# Supplied records:
- - -
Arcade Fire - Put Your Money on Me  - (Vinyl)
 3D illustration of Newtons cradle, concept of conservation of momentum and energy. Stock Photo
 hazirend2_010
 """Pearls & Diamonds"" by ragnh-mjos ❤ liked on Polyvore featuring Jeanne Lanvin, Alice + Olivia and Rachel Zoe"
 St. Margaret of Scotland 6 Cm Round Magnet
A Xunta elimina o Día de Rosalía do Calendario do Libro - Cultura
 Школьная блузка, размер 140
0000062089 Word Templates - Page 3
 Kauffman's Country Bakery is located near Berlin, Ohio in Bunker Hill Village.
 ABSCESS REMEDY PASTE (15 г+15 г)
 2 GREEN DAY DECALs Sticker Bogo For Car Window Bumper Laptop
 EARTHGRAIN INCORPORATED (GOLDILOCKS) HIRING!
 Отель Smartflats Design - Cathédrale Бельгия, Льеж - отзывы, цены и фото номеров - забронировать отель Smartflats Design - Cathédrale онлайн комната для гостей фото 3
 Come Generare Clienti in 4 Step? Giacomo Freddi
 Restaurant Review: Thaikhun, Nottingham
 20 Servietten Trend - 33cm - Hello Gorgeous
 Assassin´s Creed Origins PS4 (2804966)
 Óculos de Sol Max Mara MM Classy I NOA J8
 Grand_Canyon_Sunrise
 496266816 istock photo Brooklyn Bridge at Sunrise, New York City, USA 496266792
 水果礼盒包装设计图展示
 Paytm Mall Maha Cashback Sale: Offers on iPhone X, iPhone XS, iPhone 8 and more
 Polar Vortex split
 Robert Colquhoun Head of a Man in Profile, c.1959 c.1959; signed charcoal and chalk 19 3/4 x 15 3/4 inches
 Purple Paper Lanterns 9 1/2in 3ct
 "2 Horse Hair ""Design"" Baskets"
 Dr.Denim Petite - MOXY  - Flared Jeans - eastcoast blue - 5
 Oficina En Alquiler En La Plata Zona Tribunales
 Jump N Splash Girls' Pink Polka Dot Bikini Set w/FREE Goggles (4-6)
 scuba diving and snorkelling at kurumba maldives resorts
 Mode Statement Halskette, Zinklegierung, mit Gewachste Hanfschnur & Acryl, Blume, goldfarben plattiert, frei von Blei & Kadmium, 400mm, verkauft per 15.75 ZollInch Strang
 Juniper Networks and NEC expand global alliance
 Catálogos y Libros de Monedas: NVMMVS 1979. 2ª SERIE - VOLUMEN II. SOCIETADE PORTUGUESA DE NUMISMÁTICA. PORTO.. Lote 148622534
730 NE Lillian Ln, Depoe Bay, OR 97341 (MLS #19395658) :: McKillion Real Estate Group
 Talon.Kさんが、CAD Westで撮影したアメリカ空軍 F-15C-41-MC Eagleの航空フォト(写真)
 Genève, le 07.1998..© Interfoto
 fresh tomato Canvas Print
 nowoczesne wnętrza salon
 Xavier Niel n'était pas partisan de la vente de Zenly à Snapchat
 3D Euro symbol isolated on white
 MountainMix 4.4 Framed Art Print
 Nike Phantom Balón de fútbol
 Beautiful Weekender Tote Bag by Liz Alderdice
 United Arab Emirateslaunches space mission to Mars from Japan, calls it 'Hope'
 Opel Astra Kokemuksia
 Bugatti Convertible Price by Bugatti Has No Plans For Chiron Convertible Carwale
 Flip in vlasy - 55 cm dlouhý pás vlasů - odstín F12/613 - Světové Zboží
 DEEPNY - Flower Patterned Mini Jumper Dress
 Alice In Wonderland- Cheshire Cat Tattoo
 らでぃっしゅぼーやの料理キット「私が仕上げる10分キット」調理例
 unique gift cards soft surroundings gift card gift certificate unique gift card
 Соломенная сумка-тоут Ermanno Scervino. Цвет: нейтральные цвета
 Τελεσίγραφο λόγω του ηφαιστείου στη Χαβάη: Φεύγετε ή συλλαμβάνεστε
- - -
# Work to complete:
The full listing, top to bottom: write it out again exactly.

# Solution to this task:
Arcade Fire - Put Your Money on Me  - (Vinyl)
 3D illustration of Newtons cradle, concept of conservation of momentum and energy. Stock Photo
 hazirend2_010
 """Pearls & Diamonds"" by ragnh-mjos ❤ liked on Polyvore featuring Jeanne Lanvin, Alice + Olivia and Rachel Zoe"
 St. Margaret of Scotland 6 Cm Round Magnet
A Xunta elimina o Día de Rosalía do Calendario do Libro - Cultura
 Школьная блузка, размер 140
0000062089 Word Templates - Page 3
 Kauffman's Country Bakery is located near Berlin, Ohio in Bunker Hill Village.
 ABSCESS REMEDY PASTE (15 г+15 г)
 2 GREEN DAY DECALs Sticker Bogo For Car Window Bumper Laptop
 EARTHGRAIN INCORPORATED (GOLDILOCKS) HIRING!
 Отель Smartflats Design - Cathédrale Бельгия, Льеж - отзывы, цены и фото номеров - забронировать отель Smartflats Design - Cathédrale онлайн комната для гостей фото 3
 Come Generare Clienti in 4 Step? Giacomo Freddi
 Restaurant Review: Thaikhun, Nottingham
 20 Servietten Trend - 33cm - Hello Gorgeous
 Assassin´s Creed Origins PS4 (2804966)
 Óculos de Sol Max Mara MM Classy I NOA J8
 Grand_Canyon_Sunrise
 496266816 istock photo Brooklyn Bridge at Sunrise, New York City, USA 496266792
 水果礼盒包装设计图展示
 Paytm Mall Maha Cashback Sale: Offers on iPhone X, iPhone XS, iPhone 8 and more
 Polar Vortex split
 Robert Colquhoun Head of a Man in Profile, c.1959 c.1959; signed charcoal and chalk 19 3/4 x 15 3/4 inches
 Purple Paper Lanterns 9 1/2in 3ct
 "2 Horse Hair ""Design"" Baskets"
 Dr.Denim Petite - MOXY  - Flared Jeans - eastcoast blue - 5
 Oficina En Alquiler En La Plata Zona Tribunales
 Jump N Splash Girls' Pink Polka Dot Bikini Set w/FREE Goggles (4-6)
 scuba diving and snorkelling at kurumba maldives resorts
 Mode Statement Halskette, Zinklegierung, mit Gewachste Hanfschnur & Acryl, Blume, goldfarben plattiert, frei von Blei & Kadmium, 400mm, verkauft per 15.75 ZollInch Strang
 Juniper Networks and NEC expand global alliance
 Catálogos y Libros de Monedas: NVMMVS 1979. 2ª SERIE - VOLUMEN II. SOCIETADE PORTUGUESA DE NUMISMÁTICA. PORTO.. Lote 148622534
730 NE Lillian Ln, Depoe Bay, OR 97341 (MLS #19395658) :: McKillion Real Estate Group
 Talon.Kさんが、CAD Westで撮影したアメリカ空軍 F-15C-41-MC Eagleの航空フォト(写真)
 Genève, le 07.1998..© Interfoto
 fresh tomato Canvas Print
 nowoczesne wnętrza salon
 Xavier Niel n'était pas partisan de la vente de Zenly à Snapchat
 3D Euro symbol isolated on white
 MountainMix 4.4 Framed Art Print
 Nike Phantom Balón de fútbol
 Beautiful Weekender Tote Bag by Liz Alderdice
 United Arab Emirateslaunches space mission to Mars from Japan, calls it 'Hope'
 Opel Astra Kokemuksia
 Bugatti Convertible Price by Bugatti Has No Plans For Chiron Convertible Carwale
 Flip in vlasy - 55 cm dlouhý pás vlasů - odstín F12/613 - Světové Zboží
 DEEPNY - Flower Patterned Mini Jumper Dress
 Alice In Wonderland- Cheshire Cat Tattoo
 らでぃっしゅぼーやの料理キット「私が仕上げる10分キット」調理例
 unique gift cards soft surroundings gift card gift certificate unique gift card
 Соломенная сумка-тоут Ermanno Scervino. Цвет: нейтральные цвета
 Τελεσίγραφο λόγω του ηφαιστείου στη Χαβάη: Φεύγετε ή συλλαμβάνεστε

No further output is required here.